AllowedValues: [a,b,c]
'Fn::ForEach::AZ':
- X
- !Ref AvailabilityZones
Idea was that you could have updated the stack and deploy to additional AZs if needed. Removing AZs wasn’t in the plans as removing a subnet would have first required to empty all network interfaces from it, that would have been difficult in real-life.
Unfortunately this isn’t possible as changes into loop collection doesn’t trigger stack update. So for now this parameter can only be changed when stack is created to select which AZs it will deploy to. You can vote for this Github issue if you think this would deserve more attention. I already did.

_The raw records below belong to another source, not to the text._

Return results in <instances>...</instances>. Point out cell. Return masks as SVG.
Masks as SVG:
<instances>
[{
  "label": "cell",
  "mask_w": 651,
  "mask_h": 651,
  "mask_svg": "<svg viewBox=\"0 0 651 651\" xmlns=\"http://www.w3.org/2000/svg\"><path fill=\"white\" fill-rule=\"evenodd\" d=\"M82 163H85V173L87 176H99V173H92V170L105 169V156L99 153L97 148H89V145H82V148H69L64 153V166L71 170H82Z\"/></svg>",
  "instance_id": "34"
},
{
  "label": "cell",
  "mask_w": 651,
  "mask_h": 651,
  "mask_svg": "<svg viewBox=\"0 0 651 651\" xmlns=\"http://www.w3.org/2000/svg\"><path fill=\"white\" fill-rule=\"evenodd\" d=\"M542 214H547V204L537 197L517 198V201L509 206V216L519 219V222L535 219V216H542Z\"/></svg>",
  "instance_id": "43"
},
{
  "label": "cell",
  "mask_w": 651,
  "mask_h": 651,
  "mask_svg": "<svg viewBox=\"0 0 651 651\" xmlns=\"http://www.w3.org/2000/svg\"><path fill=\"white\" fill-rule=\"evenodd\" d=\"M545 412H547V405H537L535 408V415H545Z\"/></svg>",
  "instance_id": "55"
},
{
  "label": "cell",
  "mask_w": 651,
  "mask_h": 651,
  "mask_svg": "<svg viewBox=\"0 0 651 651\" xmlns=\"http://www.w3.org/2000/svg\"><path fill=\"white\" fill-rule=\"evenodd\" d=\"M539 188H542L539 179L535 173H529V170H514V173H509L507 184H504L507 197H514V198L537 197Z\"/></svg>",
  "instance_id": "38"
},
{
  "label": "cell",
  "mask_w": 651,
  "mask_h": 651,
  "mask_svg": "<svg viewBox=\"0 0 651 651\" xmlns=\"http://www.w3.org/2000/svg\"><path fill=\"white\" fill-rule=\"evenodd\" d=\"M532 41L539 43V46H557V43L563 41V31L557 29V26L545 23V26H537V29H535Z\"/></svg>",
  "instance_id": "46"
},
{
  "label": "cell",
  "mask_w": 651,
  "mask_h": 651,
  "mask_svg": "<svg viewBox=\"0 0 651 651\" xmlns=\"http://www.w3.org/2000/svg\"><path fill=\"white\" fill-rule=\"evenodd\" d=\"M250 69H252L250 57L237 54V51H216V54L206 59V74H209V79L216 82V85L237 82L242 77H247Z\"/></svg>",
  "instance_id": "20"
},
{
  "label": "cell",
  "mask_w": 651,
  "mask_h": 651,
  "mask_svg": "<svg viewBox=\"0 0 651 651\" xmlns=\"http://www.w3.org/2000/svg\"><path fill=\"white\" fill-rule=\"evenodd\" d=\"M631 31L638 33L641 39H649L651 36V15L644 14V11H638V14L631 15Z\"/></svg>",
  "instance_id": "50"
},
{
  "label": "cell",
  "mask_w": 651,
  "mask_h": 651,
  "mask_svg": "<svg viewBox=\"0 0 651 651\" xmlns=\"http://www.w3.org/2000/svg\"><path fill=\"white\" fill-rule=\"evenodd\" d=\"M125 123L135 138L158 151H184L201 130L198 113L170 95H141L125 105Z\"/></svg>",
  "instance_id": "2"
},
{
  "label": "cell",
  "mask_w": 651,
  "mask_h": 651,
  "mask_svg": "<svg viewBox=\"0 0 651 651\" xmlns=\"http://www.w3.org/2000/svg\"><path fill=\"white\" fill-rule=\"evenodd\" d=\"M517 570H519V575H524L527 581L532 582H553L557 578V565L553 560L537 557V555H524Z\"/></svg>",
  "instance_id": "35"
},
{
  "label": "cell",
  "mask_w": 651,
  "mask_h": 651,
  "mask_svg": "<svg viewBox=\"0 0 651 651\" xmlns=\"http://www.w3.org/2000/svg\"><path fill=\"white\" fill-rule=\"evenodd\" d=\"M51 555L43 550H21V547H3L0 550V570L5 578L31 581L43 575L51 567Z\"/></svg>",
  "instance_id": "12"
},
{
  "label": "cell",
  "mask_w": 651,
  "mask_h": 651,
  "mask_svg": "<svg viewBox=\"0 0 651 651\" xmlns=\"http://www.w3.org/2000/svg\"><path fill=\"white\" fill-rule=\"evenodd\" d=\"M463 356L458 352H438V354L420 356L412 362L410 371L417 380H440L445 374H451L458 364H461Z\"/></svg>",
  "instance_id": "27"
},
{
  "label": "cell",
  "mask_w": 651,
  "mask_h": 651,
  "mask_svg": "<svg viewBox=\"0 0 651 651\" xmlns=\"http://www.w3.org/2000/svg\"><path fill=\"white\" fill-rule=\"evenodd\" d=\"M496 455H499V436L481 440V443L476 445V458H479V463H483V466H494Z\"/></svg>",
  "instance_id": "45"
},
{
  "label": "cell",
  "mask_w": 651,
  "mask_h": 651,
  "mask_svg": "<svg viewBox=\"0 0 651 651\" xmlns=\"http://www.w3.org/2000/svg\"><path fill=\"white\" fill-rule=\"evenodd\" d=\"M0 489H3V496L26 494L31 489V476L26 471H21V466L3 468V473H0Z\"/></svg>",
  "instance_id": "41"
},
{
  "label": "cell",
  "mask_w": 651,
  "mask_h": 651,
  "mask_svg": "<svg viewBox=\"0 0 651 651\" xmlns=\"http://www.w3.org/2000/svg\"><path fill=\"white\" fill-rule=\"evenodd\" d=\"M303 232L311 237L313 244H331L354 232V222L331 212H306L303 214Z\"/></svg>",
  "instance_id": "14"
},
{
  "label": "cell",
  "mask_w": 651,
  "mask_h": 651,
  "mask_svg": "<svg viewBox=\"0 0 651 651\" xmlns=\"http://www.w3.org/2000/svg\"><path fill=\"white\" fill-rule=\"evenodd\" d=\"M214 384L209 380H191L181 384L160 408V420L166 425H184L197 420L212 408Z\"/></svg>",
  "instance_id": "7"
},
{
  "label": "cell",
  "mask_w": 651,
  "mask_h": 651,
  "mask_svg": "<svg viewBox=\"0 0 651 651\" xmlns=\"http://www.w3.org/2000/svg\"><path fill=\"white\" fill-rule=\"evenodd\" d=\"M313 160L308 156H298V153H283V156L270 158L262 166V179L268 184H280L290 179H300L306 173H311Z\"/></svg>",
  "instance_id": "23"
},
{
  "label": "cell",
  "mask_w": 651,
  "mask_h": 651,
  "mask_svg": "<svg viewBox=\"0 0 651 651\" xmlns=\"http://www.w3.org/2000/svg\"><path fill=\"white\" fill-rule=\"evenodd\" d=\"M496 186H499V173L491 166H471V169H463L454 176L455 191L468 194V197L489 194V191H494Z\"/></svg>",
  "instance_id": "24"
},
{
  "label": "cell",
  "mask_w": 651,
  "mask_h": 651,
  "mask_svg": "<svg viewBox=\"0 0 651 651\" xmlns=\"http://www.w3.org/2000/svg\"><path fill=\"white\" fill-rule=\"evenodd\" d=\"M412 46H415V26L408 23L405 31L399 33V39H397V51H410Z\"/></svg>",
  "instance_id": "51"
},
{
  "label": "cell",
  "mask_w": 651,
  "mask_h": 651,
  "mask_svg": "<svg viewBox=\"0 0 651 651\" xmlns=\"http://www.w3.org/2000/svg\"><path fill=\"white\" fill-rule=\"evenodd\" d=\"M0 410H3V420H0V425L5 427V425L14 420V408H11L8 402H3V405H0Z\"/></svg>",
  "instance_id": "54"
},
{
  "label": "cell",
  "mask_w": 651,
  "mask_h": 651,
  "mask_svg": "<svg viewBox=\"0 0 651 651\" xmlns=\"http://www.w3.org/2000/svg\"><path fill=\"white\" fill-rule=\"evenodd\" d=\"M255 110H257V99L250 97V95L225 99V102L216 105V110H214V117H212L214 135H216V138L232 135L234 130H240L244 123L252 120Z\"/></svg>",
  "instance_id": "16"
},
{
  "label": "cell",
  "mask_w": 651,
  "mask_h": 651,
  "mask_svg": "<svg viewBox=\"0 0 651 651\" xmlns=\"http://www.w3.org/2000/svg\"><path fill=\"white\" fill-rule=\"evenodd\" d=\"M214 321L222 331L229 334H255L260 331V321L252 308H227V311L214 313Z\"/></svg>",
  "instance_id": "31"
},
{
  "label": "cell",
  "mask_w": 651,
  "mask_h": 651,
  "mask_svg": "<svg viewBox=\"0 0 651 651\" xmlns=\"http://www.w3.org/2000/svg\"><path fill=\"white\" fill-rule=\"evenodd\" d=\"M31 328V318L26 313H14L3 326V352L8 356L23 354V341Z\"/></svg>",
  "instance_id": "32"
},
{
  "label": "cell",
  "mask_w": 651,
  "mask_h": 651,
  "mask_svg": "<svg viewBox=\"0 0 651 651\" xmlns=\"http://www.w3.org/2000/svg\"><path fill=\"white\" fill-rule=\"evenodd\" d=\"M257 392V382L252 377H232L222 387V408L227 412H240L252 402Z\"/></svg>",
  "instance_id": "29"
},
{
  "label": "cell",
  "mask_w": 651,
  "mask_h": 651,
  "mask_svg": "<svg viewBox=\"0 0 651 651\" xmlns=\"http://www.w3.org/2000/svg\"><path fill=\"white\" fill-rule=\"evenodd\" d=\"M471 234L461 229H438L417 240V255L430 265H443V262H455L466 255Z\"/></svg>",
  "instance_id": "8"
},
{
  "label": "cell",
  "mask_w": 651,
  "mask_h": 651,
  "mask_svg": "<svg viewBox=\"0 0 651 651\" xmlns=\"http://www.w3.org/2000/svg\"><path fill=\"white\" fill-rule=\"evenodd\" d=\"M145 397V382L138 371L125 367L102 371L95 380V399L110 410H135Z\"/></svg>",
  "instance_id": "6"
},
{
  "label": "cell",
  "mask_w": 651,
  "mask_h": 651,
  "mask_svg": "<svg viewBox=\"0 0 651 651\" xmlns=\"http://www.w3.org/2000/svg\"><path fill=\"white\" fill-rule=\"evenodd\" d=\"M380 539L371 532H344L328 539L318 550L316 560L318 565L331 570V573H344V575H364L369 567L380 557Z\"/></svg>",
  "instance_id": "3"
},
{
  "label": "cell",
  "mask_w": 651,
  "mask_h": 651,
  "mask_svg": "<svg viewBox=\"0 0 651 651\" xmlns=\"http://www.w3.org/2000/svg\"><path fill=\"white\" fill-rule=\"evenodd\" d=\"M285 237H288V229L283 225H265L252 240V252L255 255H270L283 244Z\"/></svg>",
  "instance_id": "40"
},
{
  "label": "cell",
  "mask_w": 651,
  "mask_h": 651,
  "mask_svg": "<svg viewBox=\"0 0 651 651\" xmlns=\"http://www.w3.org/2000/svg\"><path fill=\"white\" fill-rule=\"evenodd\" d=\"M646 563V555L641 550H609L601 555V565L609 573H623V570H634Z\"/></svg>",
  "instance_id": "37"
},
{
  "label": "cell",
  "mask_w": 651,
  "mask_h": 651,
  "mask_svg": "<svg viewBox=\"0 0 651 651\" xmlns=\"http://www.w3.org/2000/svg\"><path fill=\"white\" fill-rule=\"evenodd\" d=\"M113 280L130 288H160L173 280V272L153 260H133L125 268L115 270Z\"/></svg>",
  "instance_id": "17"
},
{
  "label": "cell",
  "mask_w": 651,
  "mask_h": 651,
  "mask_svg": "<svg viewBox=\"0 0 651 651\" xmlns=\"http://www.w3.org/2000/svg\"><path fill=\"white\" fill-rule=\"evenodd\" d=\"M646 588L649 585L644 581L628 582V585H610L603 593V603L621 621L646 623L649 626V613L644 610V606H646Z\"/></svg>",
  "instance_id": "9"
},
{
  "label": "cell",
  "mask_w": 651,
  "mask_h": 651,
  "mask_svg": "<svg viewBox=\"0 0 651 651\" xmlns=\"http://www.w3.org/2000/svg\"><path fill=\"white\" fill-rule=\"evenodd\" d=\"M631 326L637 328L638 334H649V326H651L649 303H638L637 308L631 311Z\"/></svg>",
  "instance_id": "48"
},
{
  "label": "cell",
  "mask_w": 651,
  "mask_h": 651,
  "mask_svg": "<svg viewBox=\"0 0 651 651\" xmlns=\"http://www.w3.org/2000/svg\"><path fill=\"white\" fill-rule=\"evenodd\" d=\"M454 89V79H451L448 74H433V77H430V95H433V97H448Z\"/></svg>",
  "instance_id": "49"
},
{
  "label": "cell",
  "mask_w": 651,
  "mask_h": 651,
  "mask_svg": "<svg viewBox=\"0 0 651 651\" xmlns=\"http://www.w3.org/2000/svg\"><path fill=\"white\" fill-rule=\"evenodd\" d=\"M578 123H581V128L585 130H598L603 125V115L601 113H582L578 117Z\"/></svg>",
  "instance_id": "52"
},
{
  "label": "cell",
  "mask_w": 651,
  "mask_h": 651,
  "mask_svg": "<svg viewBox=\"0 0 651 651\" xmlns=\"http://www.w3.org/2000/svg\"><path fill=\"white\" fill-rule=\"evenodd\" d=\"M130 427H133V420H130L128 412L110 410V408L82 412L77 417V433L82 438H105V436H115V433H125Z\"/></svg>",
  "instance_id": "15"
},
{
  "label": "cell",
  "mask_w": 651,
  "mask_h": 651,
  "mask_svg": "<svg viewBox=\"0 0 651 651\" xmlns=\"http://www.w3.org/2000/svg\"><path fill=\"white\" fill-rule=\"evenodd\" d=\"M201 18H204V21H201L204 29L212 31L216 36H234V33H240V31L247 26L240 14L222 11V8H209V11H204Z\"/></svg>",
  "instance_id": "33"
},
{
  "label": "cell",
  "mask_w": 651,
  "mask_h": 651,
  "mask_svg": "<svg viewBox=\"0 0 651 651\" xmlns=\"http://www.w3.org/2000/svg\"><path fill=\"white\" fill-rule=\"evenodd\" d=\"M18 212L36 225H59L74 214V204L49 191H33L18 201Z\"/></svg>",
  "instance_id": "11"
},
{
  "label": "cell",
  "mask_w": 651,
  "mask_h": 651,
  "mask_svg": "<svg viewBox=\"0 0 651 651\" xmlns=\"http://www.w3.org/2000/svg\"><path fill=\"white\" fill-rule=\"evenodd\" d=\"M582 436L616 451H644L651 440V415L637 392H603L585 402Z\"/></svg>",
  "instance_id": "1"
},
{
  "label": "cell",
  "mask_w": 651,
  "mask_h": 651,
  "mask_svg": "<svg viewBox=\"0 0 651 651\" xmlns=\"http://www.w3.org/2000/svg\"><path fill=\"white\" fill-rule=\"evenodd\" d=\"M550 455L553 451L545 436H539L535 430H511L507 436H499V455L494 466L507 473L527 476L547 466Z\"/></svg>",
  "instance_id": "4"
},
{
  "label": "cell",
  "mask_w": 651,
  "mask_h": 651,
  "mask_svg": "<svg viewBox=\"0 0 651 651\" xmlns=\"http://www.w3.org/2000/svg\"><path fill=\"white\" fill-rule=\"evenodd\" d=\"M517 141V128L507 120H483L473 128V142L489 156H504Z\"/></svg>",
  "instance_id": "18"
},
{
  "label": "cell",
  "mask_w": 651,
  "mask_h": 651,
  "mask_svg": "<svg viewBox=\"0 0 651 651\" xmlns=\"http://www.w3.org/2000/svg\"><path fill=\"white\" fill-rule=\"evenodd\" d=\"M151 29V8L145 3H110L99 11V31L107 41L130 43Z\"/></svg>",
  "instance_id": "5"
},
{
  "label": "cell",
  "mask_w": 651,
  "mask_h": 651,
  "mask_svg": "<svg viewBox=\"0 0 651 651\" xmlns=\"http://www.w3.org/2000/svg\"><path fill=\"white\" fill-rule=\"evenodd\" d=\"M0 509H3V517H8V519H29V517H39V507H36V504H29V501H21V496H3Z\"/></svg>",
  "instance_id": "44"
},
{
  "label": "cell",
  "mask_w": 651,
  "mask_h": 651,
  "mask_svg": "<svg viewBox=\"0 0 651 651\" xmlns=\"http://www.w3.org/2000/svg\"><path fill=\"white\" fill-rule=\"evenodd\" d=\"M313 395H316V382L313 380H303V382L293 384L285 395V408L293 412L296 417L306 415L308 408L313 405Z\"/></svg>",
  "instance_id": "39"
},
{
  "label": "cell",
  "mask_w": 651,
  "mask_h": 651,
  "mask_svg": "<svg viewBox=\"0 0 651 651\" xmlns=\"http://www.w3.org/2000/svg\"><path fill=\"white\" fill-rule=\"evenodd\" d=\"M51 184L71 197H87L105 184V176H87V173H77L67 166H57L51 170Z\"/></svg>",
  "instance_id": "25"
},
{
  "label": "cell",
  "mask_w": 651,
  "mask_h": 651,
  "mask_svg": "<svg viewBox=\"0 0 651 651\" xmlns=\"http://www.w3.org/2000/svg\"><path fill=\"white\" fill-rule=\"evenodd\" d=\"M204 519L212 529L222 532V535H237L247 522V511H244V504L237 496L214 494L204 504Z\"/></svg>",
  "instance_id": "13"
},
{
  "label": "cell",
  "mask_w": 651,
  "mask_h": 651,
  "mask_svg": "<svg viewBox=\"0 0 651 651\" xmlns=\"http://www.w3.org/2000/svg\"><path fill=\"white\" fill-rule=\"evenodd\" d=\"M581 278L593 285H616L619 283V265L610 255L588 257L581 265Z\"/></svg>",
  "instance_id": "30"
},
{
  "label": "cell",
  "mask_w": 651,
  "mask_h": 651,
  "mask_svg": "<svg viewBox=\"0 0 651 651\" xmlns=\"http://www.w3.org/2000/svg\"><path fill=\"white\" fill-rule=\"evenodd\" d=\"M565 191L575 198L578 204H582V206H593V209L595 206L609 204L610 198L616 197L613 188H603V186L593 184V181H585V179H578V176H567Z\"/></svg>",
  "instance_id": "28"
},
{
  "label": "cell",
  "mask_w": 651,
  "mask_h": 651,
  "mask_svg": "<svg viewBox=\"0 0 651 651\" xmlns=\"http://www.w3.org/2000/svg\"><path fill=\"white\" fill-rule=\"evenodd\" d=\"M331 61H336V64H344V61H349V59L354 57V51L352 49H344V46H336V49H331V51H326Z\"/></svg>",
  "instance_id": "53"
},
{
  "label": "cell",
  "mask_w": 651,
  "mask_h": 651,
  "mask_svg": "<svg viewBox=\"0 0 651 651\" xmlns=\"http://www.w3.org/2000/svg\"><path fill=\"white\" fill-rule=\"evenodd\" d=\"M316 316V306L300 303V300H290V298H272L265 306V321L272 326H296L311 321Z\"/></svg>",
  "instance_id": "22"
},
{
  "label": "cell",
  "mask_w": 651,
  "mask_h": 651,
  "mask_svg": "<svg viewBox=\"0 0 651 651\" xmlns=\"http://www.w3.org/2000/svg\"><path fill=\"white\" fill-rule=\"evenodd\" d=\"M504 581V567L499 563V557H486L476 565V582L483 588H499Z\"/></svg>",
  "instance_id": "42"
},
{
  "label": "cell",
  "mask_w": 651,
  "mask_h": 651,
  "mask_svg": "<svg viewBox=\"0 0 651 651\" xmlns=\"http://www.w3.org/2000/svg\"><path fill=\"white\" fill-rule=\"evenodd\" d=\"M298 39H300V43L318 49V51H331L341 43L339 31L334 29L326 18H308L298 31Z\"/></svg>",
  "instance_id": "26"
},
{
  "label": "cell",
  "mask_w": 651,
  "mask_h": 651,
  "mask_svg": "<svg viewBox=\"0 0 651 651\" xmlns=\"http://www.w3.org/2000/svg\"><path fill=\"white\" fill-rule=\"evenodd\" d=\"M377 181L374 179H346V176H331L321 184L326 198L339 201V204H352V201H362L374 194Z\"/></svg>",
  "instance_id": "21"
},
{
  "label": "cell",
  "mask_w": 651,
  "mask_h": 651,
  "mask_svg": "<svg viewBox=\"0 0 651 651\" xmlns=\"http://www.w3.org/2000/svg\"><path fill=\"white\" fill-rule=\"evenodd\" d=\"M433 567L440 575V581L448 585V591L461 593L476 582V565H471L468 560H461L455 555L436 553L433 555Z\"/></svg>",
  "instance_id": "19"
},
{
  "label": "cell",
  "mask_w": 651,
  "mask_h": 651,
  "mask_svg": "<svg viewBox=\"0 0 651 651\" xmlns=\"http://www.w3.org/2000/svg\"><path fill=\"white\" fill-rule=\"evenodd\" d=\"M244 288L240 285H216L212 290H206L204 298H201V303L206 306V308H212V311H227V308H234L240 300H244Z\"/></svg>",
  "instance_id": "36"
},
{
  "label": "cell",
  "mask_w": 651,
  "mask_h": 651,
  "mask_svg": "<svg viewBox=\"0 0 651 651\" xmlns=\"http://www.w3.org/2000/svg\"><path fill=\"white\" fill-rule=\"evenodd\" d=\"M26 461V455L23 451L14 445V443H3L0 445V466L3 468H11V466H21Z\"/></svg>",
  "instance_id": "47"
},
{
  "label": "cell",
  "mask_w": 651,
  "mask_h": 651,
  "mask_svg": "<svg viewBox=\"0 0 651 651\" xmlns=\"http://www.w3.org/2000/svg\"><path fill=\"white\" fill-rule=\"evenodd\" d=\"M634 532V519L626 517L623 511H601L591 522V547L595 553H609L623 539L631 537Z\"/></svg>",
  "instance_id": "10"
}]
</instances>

Logical Resource IDs Must Be Alpha Numeric
In Cloudformation template logical resource IDs must be alpha numeric, ie. only capital (A-Z) and small (a-z) letters and numbers (0-9) are allowed. I didn’t have this problem with my template but it is very easy to see how this would become an issue if you wanted to iterate over a collection of IP addresses (with dots in them) or emails. There are some good ideas for solutions like exposing a loop index instead of using variable itself. This and other enhancement ideas can be found from this Github issue. You can either vote for it, or read it as a guidance of what is not possible (yet).
Was It Worth It?
Yes it was. While this was a rather long list of things that were either non-intuitive or
not possible at all, it was possible to remove a lot of duplicate code and cumbersome logic
that would have been necessary without Fn::ForEach
.
Ps. The Bug I ran into when I was testing this for the first time got fixed mid-Dec23.